■ Part of a data file ■

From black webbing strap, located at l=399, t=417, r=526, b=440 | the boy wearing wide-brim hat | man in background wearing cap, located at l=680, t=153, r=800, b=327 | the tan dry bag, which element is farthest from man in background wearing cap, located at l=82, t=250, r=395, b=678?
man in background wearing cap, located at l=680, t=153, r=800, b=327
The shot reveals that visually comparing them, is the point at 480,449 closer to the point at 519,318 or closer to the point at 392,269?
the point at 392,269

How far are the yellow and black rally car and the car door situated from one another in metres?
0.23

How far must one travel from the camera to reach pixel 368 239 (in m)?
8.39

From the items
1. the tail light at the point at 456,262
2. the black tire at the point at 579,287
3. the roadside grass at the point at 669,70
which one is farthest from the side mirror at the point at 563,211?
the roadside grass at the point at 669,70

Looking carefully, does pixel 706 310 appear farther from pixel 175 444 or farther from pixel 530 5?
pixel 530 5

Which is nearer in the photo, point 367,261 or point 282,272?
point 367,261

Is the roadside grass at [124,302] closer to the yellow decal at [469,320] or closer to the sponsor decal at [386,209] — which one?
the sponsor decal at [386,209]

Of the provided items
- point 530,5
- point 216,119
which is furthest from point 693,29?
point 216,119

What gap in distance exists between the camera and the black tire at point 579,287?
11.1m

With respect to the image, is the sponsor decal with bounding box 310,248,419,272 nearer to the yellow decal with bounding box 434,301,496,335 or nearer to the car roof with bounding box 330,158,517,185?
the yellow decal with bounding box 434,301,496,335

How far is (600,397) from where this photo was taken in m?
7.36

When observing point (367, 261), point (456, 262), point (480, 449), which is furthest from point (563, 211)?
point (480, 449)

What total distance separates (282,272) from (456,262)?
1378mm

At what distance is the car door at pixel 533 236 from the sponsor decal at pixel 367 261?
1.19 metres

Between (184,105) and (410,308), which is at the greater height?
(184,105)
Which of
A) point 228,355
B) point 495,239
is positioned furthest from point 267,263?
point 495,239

■ What is required ■
Lay out the entries as a Markdown table with the columns Row and Entry line, beginning at the line that contains "Which is nearer" and stopping after the last line of the entries. Leave out blank lines, and put each remaining line in its own numbered row.

■ Result of the task ■
| Row | Entry line |
|---|---|
| 1 | Which is nearer in the photo, point 367,261 or point 282,272? |
| 2 | point 367,261 |
| 3 | Is the roadside grass at [124,302] closer to the yellow decal at [469,320] or closer to the sponsor decal at [386,209] — which one? |
| 4 | the sponsor decal at [386,209] |
| 5 | Of the provided items |
| 6 | - point 530,5 |
| 7 | - point 216,119 |
| 8 | which is furthest from point 693,29? |
| 9 | point 216,119 |
| 10 | What gap in distance exists between the camera and the black tire at point 579,287? |
| 11 | 11.1m |
| 12 | With respect to the image, is the sponsor decal with bounding box 310,248,419,272 nearer to the yellow decal with bounding box 434,301,496,335 or nearer to the car roof with bounding box 330,158,517,185? |
| 13 | the yellow decal with bounding box 434,301,496,335 |
| 14 | How far is (600,397) from where this photo was taken in m? |
| 15 | 7.36 |
| 16 | When observing point (367, 261), point (456, 262), point (480, 449), which is furthest from point (563, 211)? |
| 17 | point (480, 449) |
| 18 | What total distance separates (282,272) from (456,262)? |
| 19 | 1378mm |
| 20 | At what distance is the car door at pixel 533 236 from the sponsor decal at pixel 367 261? |
| 21 | 1.19 metres |
| 22 | Between (184,105) and (410,308), which is at the greater height? |
| 23 | (184,105) |
| 24 | Which of |
| 25 | A) point 228,355 |
| 26 | B) point 495,239 |
| 27 | is positioned furthest from point 267,263? |
| 28 | point 495,239 |